A US$50 million High Court claim for payment against CL Financial (CLF) has been stayed indefinitely. The stay on the claim by British American Insurance Company Limited (BAICO), one of CLF’s subsidiaries which was part of the Government’s bailout agreement in 2009, was continued by Justice James Aboud yesterday.
BAICO will now have to prove its debt to CLF’s joint-liquidators. At a brief hearing yesterday, Deborah Peake, SC, who along with Ravi Heffes Doon represents BAICO, reminded Justice Aboud that a summary judgement had been applied for, after which the proceedings had been put on hold in October 2014.

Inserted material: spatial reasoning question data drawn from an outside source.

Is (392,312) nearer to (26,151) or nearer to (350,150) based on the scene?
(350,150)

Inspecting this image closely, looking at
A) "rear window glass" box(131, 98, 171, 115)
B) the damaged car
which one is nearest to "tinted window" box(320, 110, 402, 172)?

She said a further request was made to have the stay lifted and summary judgement proceed. However, since then, the High Court has ordered the liquidation of CLF and there will be no necessity to obtain the summary judgement, Peake told the court. In granting the request, Justice Aboud said the stay shall remain in force until further notice, pending the outcome of the liquidation.
BAICO, in its 2011 lawsuit, claimed it was owed over US$50 million by CLF under the terms of a Promissory Note dated December 31, 1998. The Promissory Note had a maturity date of December 31, 2010, although the principal became due and payable in the event that CLF failed to settle the interest due on the loan.
A demand for payment was made but nothing was paid and attorneys for BAICO, which was placed under the control of the Central Bank as part of the bailout agreement, filed a lawsuit including a claim for US$39.575 million in principal and US$10.75M in accrued unpaid interest.
Attorney Stephen Singh appeared for CLF. According to a preliminary report by joint liquidators Hugh Dickson and Marcus Wide of international accounting firm Grant Thornton, CLF’s Management Accounts, dated June 30, show a shareholders’ deficiency of $3.44 billion, before taking into account the obligations to the Government as part of the 2009 bailout agreement.